# WORK REQUIRED
Which lines of the data contain the string "text"? Copy every one.

==================================================

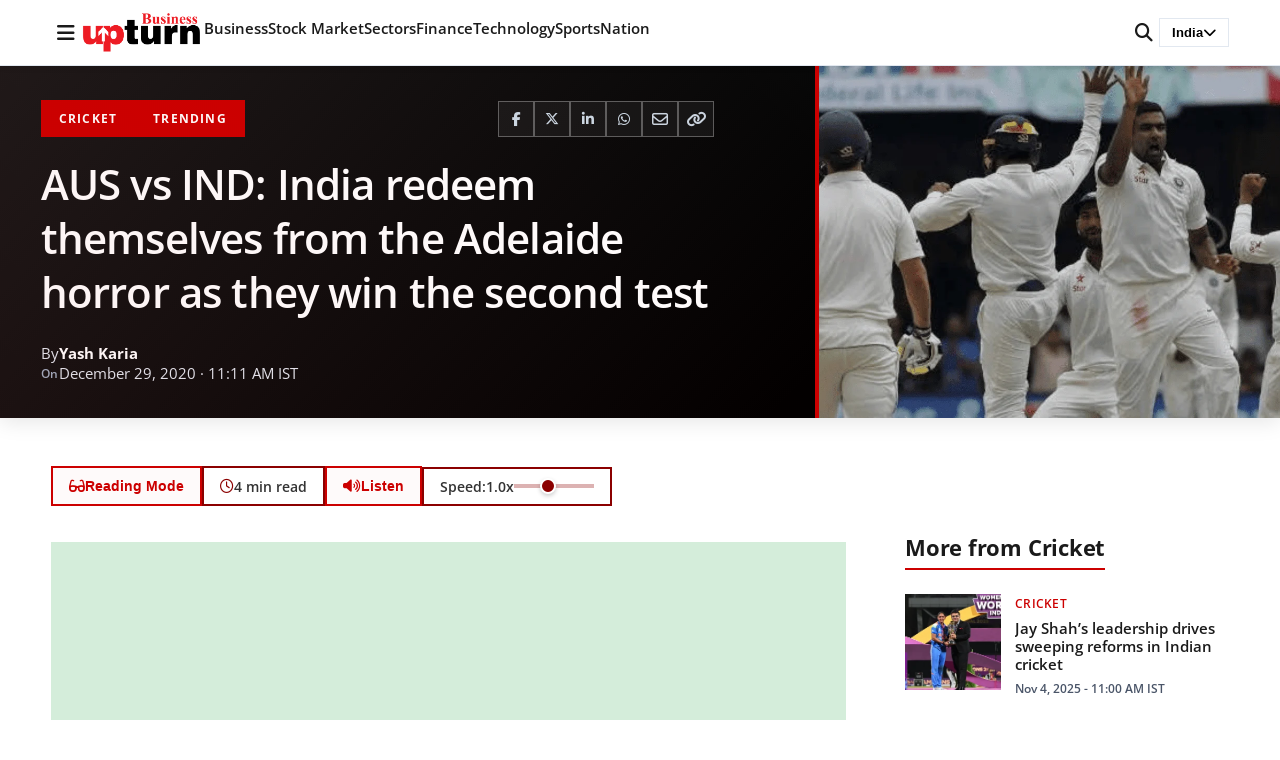

--- FILE ---
content_type: text/html; charset=utf-8
request_url: https://www.google.com/recaptcha/api2/aframe
body_size: 267
content:
<!DOCTYPE HTML><html><head><meta http-equiv="content-type" content="text/html; charset=UTF-8"></head><body><script nonce="Lw_5J-xX1J7Yb00Tx-Slmw">/** Anti-fraud and anti-abuse applications only. See google.com/recaptcha */ try{var clients={'sodar':'https://pagead2.googlesyndication.com/pagead/sodar?'};window.addEventListener("message",function(a){try{if(a.source===window.parent){var b=JSON.parse(a.data);var c=clients[b['id']];if(c){var d=document.createElement('img');d.src=c+b['params']+'&rc='+(localStorage.getItem("rc::a")?sessionStorage.getItem("rc::b"):"");window.document.body.appendChild(d);sessionStorage.setItem("rc::e",parseInt(sessionStorage.getItem("rc::e")||0)+1);localStorage.setItem("rc::h",'1762279260599');}}}catch(b){}});window.parent.postMessage("_grecaptcha_ready", "*");}catch(b){}</script></body></html>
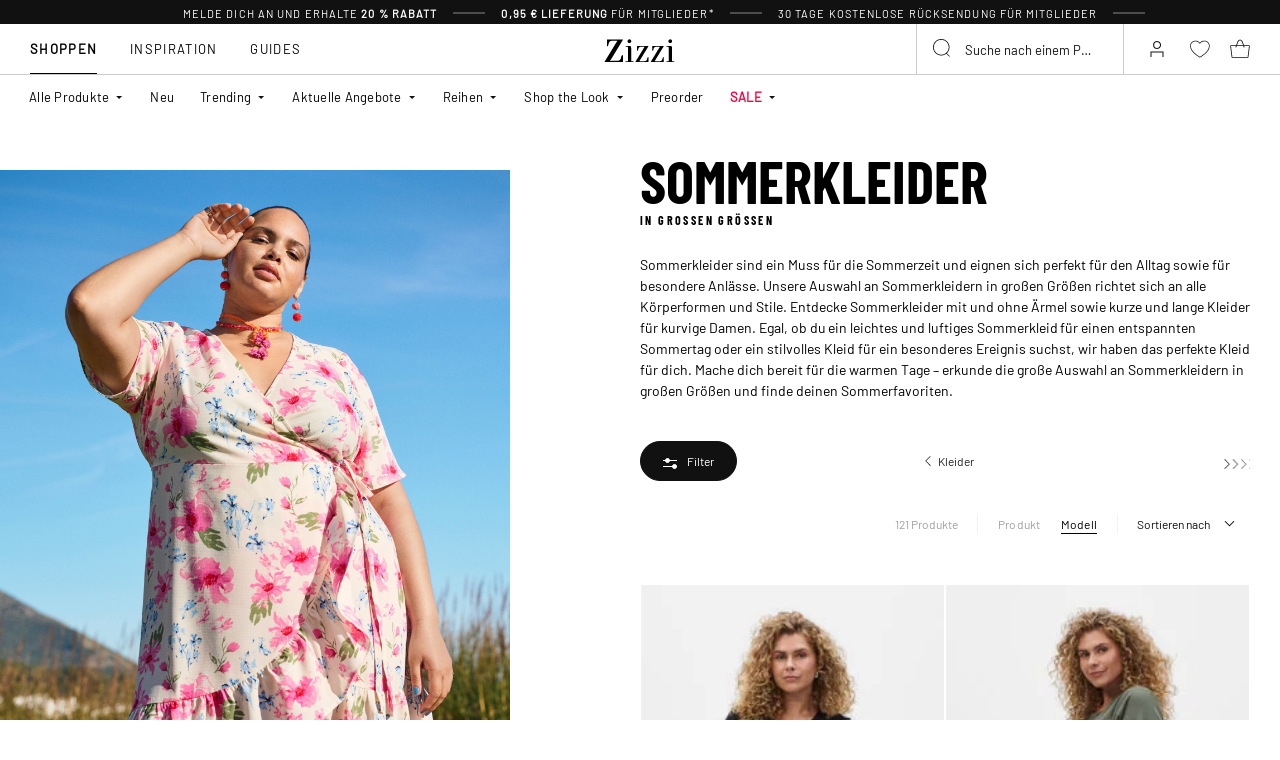

--- FILE ---
content_type: text/javascript; charset=utf-8
request_url: https://p.cquotient.com/pebble?tla=bgbm-zizzi&activityType=viewCategory&callback=CQuotient._act_callback0&cookieId=bdzXSNmR0rPH0RuKa2LbkaspX3&userId=&emailId=&products=id%3A%3ACA02431C0199%7C%7Csku%3A%3A%3B%3Bid%3A%3ACA02431C2151%7C%7Csku%3A%3A%3B%3Bid%3A%3AJ80000L9999%7C%7Csku%3A%3A%3B%3Bid%3A%3AJ80000V2210%7C%7Csku%3A%3A%3B%3Bid%3A%3AJ80000L0384%7C%7Csku%3A%3A%3B%3Bid%3A%3AJ80000L1494%7C%7Csku%3A%3A%3B%3Bid%3A%3AJ80000L2169%7C%7Csku%3A%3A%3B%3Bid%3A%3AJ80000L0698%7C%7Csku%3A%3A%3B%3Bid%3A%3AJ80000L0728%7C%7Csku%3A%3A%3B%3Bid%3A%3AJ20127B1025%7C%7Csku%3A%3A%3B%3Bid%3A%3AJ80000V2457%7C%7Csku%3A%3A%3B%3Bid%3A%3AJ80000V2387%7C%7Csku%3A%3A%3B%3Bid%3A%3AJ80000L0400%7C%7Csku%3A%3A%3B%3Bid%3A%3AJ80000L0787%7C%7Csku%3A%3A%3B%3Bid%3A%3AM54729B9990%7C%7Csku%3A%3A%3B%3Bid%3A%3AS00786A1569%7C%7Csku%3A%3A%3B%3Bid%3A%3AM54729B9991%7C%7Csku%3A%3A%3B%3Bid%3A%3AS00786A2458%7C%7Csku%3A%3A%3B%3Bid%3A%3AM54728A0199%7C%7Csku%3A%3A%3B%3Bid%3A%3AJ80000Q8018%7C%7Csku%3A%3A%3B%3Bid%3A%3AJ80000Q8022%7C%7Csku%3A%3A%3B%3Bid%3A%3AJ80000Q8008%7C%7Csku%3A%3A%3B%3Bid%3A%3AM54780A1101%7C%7Csku%3A%3A%3B%3Bid%3A%3ACA02310P0199%7C%7Csku%3A%3A%3B%3Bid%3A%3ACA02431D2151%7C%7Csku%3A%3A%3B%3Bid%3A%3ACA02431D0692%7C%7Csku%3A%3A%3B%3Bid%3A%3AV50307A9991%7C%7Csku%3A%3A%3B%3Bid%3A%3AV50307A0199%7C%7Csku%3A%3A%3B%3Bid%3A%3AJ80000L2207%7C%7Csku%3A%3A%3B%3Bid%3A%3AJ80000L1057%7C%7Csku%3A%3A%3B%3Bid%3A%3AV00052F0633%7C%7Csku%3A%3A%3B%3Bid%3A%3AV00064H0199%7C%7Csku%3A%3A%3B%3Bid%3A%3AV00064H1101%7C%7Csku%3A%3A%3B%3Bid%3A%3AV00064H1057%7C%7Csku%3A%3A%3B%3Bid%3A%3AM54152B0747%7C%7Csku%3A%3A%3B%3Bid%3A%3AV00078A1108%7C%7Csku%3A%3A%3B%3Bid%3A%3AE04687B2430%7C%7Csku%3A%3A%3B%3Bid%3A%3AJ80000Q2364%7C%7Csku%3A%3A%3B%3Bid%3A%3AJ80000Q0692%7C%7Csku%3A%3A%3B%3Bid%3A%3AJ80000Q0105%7C%7Csku%3A%3A%3B%3Bid%3A%3AJ80000Q1494%7C%7Csku%3A%3A%3B%3Bid%3A%3AV50496B0199%7C%7Csku%3A%3A%3B%3Bid%3A%3AV00077L2151%7C%7Csku%3A%3A%3B%3Bid%3A%3ACA02368E9991%7C%7Csku%3A%3A%3B%3Bid%3A%3AV50496B0426%7C%7Csku%3A%3A%3B%3Bid%3A%3AV50496B0398%7C%7Csku%3A%3A&categoryId=1139&refinements=%5B%7B%22name%22%3A%22Category%22%2C%22value%22%3A%221139%22%7D%5D&personalized=false&sortingRule=Newest&realm=BGBM&siteId=zizzi&instanceType=prd&queryLocale=de_AT&locale=de_AT&referrer=&currentLocation=https%3A%2F%2Fwww.zizzi.at%2Fdamen%2Fkleider%2Fsommerkleider%2F&ls=true&_=1768619650924&v=v3.1.3&fbPixelId=__UNKNOWN__
body_size: 269
content:
/**/ typeof CQuotient._act_callback0 === 'function' && CQuotient._act_callback0([{"k":"__cq_uuid","v":"bdzXSNmR0rPH0RuKa2LbkaspX3","m":34128000},{"k":"__cq_seg","v":"0~0.00!1~0.00!2~0.00!3~0.00!4~0.00!5~0.00!6~0.00!7~0.00!8~0.00!9~0.00","m":2592000}]);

==================================================

# REPLY TO THE TASK
content_type: text/html; charset=utf-8
<!DOCTYPE HTML><html><head><meta http-equiv="content-type" content="text/html; charset=UTF-8"></head><body><script nonce="Lw_5J-xX1J7Yb00Tx-Slmw">/** Anti-fraud and anti-abuse applications only. See google.com/recaptcha */ try{var clients={'sodar':'https://pagead2.googlesyndication.com/pagead/sodar?'};window.addEventListener("message",function(a){try{if(a.source===window.parent){var b=JSON.parse(a.data);var c=clients[b['id']];if(c){var d=document.createElement('img');d.src=c+b['params']+'&rc='+(localStorage.getItem("rc::a")?sessionStorage.getItem("rc::b"):"");window.document.body.appendChild(d);sessionStorage.setItem("rc::e",parseInt(sessionStorage.getItem("rc::e")||0)+1);localStorage.setItem("rc::h",'1762279260599');}}}catch(b){}});window.parent.postMessage("_grecaptcha_ready", "*");}catch(b){}</script></body></html>
content_type: text/javascript; charset=utf-8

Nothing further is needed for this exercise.